Provided passage:
3096778:M 17 Apr 2025 12:06:55.633 . ping packet received: a12f61ce06037a0176b9bc2b3a337ce80cd309cf
...
3096778:M 17 Apr 2025 12:07:07.682 . Pinging node a12f61ce06037a0176b9bc2b3a337ce80cd309cf ()

After Pinging node a12f61ce06037a0176b9bc2b3a337ce80cd309cf 37dc46d8d866f5dfb3955db7ba717bae54be32ff immediately got this node to CLUSTER SLOTS response

@madolson the fallback was never called (added logs there to see if it was called).

Another run, with more added logs in fallback:

        if (node->link && node->ping_sent == 0 && (now - node->pong_received) > ping_interval) {                                                                                                                                                                                                                     
             serverLog(LL_DEBUG, "!!!!!!! NODE %.40s (%s) not pinged for too long.", node->name, node->human_nodename);                                                                                                                                                                                               
              clusterSendPing(node->link, CLUSTERMSG_TYPE_PING);                                                                                                                                                                                                                                                       
              continue;                                                                                                                                                                                                                                                                                                
         } else {                                                                                                                                                                                                                                                                                                     
             serverLog(LL_DEBUG, "!!!!!!! Skip pinging NODE %.40s (%s) has_link=%d, ping_sent=%lld, pong_received=%lld, now=%lld, interval=%lld, ping_interval=%lld",                                                                                                                                                 
                       node->name, node->human_nodename,                                                                                                                                                                                                                                                              
                       node->link != NULL, node->ping_sent, node->pong_received, now, now - node->pong_received, ping_interval                                                                                                                                                                                        
             );                                                                                                                                                                                                                                                                                                       
         }

valkey3.log valkey5.log Here is 15 seconds between Pinging node 7da381c6430a69141dd64faadaed17d3c6b83ec1 in valkey3.log. After the second ping the nodes finally converged

Apr 18 '25 07:04 VyacheslavVanin

Hi! @madolson Any other ideas how to fix this without adding flag for testing purposes https://github.com/valkey-io/valkey/pull/1909?

It looks like this update of pong_received that can occur on gossip from some other nodes, prevents pinging fallback https://github.com/valkey-io/valkey/blob/20a49ff01387be7a5091d8d51251c9875d1183ea/src/cluster_legacy.c#L2437

May be need to track the last ping time here instead of pong time? Now ping_sent is 0 almost always.

May 14 '25 10:05 VyacheslavVanin

Your instructions: Reproduce the cluster-ping discussion starting at "3096778:M 17 Apr 2025 12:07:07.682" and ending at "it was called).", swapping "CLUSTER SLOTS" for "CLUSTER NODES".

Data provided:
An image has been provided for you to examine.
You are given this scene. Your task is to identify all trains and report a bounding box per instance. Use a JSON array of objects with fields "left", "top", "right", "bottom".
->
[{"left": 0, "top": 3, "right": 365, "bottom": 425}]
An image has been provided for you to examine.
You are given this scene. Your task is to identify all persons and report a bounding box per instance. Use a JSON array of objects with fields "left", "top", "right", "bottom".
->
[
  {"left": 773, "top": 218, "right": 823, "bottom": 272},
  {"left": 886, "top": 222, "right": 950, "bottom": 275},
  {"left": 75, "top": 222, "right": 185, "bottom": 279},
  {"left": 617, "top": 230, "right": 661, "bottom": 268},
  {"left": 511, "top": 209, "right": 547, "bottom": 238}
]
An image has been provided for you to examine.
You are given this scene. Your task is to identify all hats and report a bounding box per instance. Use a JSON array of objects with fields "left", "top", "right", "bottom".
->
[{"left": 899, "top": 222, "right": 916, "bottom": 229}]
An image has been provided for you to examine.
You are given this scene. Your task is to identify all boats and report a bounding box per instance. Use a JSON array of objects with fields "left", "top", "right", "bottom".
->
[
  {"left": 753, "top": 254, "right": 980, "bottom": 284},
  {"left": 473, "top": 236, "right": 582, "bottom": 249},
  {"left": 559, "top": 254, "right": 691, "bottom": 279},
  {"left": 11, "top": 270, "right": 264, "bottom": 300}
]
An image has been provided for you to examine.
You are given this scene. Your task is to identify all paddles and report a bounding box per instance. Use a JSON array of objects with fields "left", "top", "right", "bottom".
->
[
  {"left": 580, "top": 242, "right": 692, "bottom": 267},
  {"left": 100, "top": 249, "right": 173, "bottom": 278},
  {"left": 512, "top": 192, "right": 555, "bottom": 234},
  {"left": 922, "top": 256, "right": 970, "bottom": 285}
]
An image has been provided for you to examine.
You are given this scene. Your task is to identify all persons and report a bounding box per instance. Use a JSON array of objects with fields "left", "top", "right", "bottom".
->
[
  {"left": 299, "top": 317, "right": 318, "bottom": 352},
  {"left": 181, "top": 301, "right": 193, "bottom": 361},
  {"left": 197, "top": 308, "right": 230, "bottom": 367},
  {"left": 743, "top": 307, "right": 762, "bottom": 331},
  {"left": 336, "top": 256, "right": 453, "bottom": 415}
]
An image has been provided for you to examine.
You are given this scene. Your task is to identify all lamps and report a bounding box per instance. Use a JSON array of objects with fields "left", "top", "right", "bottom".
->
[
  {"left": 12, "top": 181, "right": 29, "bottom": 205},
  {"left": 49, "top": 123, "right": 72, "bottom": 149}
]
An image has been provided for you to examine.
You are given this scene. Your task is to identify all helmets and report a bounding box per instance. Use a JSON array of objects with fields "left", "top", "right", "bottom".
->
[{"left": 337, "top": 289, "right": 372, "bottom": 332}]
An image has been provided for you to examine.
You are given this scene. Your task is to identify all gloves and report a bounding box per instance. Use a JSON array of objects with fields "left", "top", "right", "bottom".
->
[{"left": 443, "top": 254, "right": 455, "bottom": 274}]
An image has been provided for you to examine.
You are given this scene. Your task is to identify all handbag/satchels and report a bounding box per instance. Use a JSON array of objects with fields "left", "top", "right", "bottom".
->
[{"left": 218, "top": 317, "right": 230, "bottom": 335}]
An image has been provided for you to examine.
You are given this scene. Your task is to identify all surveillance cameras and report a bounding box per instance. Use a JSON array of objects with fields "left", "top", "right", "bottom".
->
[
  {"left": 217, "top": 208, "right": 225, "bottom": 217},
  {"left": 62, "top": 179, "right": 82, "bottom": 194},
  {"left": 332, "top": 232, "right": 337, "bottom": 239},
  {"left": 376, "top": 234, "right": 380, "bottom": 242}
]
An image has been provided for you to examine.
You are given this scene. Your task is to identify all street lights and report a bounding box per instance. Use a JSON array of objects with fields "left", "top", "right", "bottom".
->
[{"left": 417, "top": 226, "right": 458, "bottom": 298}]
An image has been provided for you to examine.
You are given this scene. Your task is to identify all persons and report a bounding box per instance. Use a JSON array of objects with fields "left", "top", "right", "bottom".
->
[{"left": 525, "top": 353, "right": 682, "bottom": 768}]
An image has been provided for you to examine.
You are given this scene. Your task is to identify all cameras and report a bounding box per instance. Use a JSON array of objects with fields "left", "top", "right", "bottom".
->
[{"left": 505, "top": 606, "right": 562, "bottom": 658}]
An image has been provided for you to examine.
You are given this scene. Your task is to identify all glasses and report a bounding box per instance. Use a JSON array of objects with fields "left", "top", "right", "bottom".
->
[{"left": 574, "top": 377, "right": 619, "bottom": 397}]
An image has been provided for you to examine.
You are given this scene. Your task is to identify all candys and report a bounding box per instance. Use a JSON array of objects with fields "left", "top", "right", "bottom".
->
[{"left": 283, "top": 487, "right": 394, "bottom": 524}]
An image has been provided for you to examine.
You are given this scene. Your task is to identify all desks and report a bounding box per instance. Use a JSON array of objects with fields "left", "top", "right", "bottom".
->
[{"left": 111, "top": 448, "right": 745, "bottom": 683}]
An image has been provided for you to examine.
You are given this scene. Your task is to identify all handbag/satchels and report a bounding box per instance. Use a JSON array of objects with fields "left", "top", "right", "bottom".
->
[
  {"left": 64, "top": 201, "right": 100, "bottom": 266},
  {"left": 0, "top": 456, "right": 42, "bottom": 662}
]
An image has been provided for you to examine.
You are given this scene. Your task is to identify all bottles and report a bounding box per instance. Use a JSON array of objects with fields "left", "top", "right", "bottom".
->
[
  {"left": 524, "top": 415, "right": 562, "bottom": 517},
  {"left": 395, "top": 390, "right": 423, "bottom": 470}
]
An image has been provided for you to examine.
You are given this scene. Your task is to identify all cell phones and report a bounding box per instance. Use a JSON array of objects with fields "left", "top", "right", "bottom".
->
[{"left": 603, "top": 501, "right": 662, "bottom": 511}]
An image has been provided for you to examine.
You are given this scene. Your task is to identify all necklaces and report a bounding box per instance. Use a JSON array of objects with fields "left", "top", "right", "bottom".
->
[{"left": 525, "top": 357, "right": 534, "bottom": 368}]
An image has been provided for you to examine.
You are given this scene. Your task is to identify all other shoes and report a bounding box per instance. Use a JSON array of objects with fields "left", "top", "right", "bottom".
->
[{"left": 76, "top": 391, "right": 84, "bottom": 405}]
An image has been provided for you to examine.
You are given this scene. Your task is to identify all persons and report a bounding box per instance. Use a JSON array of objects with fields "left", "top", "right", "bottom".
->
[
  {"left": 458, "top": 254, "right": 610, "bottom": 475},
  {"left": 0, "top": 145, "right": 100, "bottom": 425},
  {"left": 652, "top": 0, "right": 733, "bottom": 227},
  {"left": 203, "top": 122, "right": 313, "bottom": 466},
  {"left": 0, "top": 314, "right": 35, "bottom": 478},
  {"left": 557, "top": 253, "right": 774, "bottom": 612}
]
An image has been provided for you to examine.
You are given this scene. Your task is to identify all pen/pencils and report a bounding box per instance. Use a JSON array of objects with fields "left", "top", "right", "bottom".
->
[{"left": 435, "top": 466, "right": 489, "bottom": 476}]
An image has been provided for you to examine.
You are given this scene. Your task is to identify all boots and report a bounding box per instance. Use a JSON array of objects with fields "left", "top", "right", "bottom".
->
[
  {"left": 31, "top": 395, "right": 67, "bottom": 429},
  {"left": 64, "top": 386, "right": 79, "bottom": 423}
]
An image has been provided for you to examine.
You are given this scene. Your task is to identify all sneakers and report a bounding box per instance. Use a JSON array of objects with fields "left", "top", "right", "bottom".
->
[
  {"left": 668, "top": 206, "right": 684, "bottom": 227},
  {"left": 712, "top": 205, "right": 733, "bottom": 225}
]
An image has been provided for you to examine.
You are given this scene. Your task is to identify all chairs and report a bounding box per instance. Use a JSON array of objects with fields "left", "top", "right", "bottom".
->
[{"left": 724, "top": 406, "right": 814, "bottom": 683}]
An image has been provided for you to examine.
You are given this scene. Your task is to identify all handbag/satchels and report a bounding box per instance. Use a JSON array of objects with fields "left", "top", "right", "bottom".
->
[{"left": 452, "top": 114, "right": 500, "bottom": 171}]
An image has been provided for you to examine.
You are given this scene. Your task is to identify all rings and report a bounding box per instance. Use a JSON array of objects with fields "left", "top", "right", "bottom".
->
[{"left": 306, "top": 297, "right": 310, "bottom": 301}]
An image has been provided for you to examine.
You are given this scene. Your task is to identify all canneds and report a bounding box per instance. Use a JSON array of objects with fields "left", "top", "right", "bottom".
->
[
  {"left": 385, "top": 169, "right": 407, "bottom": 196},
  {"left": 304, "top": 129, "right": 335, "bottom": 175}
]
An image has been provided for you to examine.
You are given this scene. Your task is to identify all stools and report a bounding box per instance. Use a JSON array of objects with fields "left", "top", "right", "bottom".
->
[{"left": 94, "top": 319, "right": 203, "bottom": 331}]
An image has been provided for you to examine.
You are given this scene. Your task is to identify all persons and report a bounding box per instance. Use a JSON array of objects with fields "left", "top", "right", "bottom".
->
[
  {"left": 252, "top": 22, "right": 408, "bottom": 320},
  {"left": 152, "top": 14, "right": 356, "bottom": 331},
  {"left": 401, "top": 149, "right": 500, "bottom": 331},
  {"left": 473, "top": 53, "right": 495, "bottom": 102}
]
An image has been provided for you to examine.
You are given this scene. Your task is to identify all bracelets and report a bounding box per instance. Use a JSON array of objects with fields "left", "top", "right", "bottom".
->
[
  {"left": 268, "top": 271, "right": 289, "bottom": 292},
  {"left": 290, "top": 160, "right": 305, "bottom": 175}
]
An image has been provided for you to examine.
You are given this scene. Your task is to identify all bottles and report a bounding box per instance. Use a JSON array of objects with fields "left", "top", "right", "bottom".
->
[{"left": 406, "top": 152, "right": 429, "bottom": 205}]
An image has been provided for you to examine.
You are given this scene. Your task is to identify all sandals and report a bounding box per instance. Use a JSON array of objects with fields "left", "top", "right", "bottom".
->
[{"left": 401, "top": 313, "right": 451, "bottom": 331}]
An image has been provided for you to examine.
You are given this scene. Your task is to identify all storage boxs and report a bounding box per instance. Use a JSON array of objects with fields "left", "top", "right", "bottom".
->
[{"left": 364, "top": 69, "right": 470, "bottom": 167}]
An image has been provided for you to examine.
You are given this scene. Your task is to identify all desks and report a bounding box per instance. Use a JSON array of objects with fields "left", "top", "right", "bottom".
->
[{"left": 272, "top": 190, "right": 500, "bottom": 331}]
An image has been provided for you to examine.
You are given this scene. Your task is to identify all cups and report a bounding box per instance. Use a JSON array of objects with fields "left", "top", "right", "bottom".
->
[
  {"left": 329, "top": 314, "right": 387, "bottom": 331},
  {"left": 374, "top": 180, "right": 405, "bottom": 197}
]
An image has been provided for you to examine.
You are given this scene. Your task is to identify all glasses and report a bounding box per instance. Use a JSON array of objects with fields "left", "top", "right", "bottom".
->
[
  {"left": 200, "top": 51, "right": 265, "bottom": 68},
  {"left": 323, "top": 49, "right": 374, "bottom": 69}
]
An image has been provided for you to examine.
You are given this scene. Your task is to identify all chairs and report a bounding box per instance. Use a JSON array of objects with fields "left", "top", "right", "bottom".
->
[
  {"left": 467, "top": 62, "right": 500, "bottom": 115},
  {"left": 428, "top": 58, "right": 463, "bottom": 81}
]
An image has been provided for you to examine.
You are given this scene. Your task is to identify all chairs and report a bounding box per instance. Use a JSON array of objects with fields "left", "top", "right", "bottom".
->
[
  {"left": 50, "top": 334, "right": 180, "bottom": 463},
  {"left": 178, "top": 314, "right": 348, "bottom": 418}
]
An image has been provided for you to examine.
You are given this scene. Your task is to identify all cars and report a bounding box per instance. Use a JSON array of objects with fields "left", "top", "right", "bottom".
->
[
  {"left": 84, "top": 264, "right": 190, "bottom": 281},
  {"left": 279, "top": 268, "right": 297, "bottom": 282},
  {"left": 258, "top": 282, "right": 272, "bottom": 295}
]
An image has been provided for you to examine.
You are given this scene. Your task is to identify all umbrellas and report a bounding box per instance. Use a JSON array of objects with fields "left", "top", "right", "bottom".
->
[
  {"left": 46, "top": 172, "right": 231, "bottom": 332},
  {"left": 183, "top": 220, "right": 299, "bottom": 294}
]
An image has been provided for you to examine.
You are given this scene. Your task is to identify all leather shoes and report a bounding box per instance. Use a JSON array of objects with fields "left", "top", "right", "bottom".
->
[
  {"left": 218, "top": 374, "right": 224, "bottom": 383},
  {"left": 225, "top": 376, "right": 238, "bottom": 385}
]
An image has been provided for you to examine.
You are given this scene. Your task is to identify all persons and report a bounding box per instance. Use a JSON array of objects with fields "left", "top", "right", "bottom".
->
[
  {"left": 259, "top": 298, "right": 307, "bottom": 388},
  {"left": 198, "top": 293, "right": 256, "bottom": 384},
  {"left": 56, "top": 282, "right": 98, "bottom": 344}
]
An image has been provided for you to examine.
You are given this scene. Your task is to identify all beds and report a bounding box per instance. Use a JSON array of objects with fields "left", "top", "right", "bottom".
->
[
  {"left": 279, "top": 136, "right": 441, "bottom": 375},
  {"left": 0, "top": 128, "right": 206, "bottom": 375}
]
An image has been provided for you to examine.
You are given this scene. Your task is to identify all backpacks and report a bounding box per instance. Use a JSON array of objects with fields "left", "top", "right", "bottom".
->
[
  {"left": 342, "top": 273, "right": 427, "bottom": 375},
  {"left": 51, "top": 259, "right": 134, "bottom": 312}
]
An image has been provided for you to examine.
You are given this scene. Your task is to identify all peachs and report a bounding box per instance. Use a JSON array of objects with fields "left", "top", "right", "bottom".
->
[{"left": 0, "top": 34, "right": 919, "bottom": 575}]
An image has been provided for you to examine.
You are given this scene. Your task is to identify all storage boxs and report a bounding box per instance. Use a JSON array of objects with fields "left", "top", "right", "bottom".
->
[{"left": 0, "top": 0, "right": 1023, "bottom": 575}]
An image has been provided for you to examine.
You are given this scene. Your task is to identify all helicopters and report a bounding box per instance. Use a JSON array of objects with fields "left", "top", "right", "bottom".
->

Exercise result:
3096778:M 17 Apr 2025 12:07:07.682 . Pinging node a12f61ce06037a0176b9bc2b3a337ce80cd309cf ()

After Pinging node a12f61ce06037a0176b9bc2b3a337ce80cd309cf 37dc46d8d866f5dfb3955db7ba717bae54be32ff immediately got this node to CLUSTER NODES response

@madolson the fallback was never called (added logs there to see if it was called).